Yılmaz, son üç yılda 90 milyar dolarlık deprem harcaması yapılmasına karşın mali disiplinden ödün verilmediğini ifade etti.
Bu yıl bütçe açığının milli gelire oranının yüzde 3,6 civarında olacağını, deprem etkisi hariç tutulduğunda bu oranın yüzde 3’ün altına indiğini söyledi.
Artan faiz giderleri ve personel maaş artışlarına rağmen harcamaların beklenenin altında kaldığını, gelir tarafında yaşanan sıkıntıların ise alınan önlemlerle dengelendiğini dile getirdi.
“Enflasyon genel olarak düşüş trendinde”
Gıda fiyatlarındaki artışa değinen Yılmaz, “Bu yıl hem kuraklık hem don yaşandı. Buna bir de fırsatçılık eklendi. Maliyetleri etkilenmeyen bazıları bile fiyat artırdı. Ancak genel olarak enflasyon düşmeye devam edecek.” ifadelerini kullandı.
Vatandaşın, özellikle hizmet sektöründe, önümüzdeki dönemde fiyatlardaki yavaşlamayı daha net hissedeceğini belirtti.

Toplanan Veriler
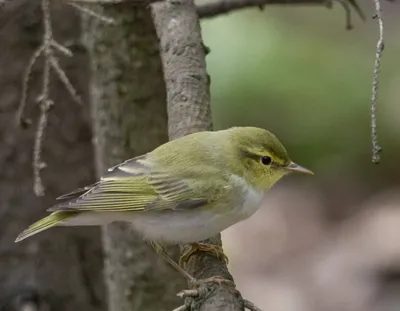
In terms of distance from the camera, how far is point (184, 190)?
2.63 metres

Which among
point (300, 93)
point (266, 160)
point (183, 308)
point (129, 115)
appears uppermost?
point (129, 115)

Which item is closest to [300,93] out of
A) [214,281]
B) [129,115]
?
[129,115]

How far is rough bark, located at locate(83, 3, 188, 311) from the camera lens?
3.02 metres

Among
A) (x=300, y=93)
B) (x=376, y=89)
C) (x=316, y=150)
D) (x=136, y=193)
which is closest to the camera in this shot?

Yapılacak Görevler:
a – Verilen metne göre bu yıl bütçe açığının milli gelire oranı yüzde kaç civarında olacak?
b – Verilen metinde "Gıda fiyatlarındaki artışa değinen Yılmaz" diye başlayan paragrafı, ana bilgilerini koruyarak daha kısa biçimde yeniden yazın.
c – Verilen metne kaldığı yerden devam edin.
Kayıtlara ihtiyaç yoktur.

Görevlere Göre Yanıtlar:
a – Yüzde 3,6 civarında.

b – Yılmaz, gıda fiyatlarındaki artışın nedenleri olarak bu yıl yaşanan kuraklığı, donu ve fırsatçılığı gösterdi. Maliyetleri etkilenmeyen bazılarının bile fiyat artırdığını, ancak enflasyonun genel olarak düşmeye devam edeceğini söyledi.

c –
“Türkiye, dünya ortalamasının iki katı büyüdü”
Yılmaz, küresel ekonomik zorluklara rağmen Türkiye’nin güçlü bir büyüme performansı sergilediğini söyledi:
“Pandemi sonrasında dünya ekonomisi yüzde 15 büyürken Türkiye yüzde 30 büyüdü. Yani dünyanın iki katı kadar büyüdük. Bu başarı, Cumhurbaşkanımızın liderliğiyle sanayinin ve üretimin korunması sayesinde oldu.”
Dünyada artan jeopolitik gerilimlere ve ticari belirsizliklere rağmen Türkiye’nin siyasi istikrarı sayesinde öne çıktığını belirten Yılmaz, “Bu ortamda Türkiye öngörülebilir politikalarıyla pozitif ayrışıyor.” dedi.
“Emeğin milli gelirden aldığı pay rekor seviyede”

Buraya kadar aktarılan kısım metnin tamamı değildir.